Generalized continuum media confronted with long and short wavelength instabilities in architected materials
Abstract
In the context of architected materials, it has been observed that both long-wavelength instabilities leading to eventual localisation and short-wavelength instabilities commensurate with cell size leading to the appearance of a deformation pattern can occur.
This work compares the ability of two families of higher-order equivalent media, namely strain-gradient media and micromorphic media, to capture both cell-size commensurate mesoscale instabilities and long-wavelength macroscopic instabilities in these materials.
The architectural material studied consists of a very simple one-dimensional arrangement of non-linear springs, thus allowing an analytical or quasi-analytical treatment of the problem, ruling out any uncertainty or inaccuracy from a numerical method.
A numerical solution of the problem is then used to compare the post-buckling prediction of the two models.

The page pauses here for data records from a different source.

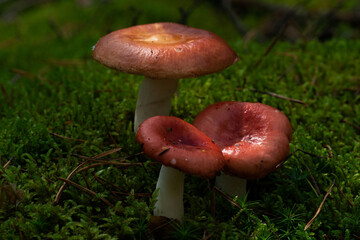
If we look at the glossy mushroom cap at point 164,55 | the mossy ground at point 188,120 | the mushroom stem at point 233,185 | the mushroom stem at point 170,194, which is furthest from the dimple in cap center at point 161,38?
the mushroom stem at point 233,185

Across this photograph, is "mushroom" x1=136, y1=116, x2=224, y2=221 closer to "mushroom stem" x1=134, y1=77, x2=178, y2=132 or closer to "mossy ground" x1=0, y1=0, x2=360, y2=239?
"mossy ground" x1=0, y1=0, x2=360, y2=239

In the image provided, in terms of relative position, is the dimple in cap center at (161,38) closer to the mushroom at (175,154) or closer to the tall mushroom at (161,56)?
the tall mushroom at (161,56)

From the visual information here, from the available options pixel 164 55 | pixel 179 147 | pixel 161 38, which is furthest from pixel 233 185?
pixel 161 38

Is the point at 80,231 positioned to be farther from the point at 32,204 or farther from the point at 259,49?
the point at 259,49

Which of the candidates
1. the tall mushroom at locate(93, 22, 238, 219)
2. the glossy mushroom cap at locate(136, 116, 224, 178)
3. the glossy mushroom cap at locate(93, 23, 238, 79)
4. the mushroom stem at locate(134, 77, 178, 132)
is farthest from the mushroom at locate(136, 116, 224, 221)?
the mushroom stem at locate(134, 77, 178, 132)

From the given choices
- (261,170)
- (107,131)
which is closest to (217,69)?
(261,170)

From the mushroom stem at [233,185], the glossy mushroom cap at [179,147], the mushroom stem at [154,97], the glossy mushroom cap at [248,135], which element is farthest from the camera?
the mushroom stem at [154,97]

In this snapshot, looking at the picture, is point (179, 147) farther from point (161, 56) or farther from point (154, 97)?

The study concludes that, even on a very simple case, it is impossible for a Taylor series expansion type deformation gradient homogenisation method to capture the commensurate instabilities at the cells while the micromorphic medium can capture both instabilities but does not converge correctly in the post-buckling regime when localisation appears.
Micromorphic media are therefore the preferred family of equivalent continuum models when dealing with the possibility of patterning within a structured medium, but if localisation is to be considered, it would be interesting to combine the two strategies in a gradient-enhanced micromorph equivalent medium.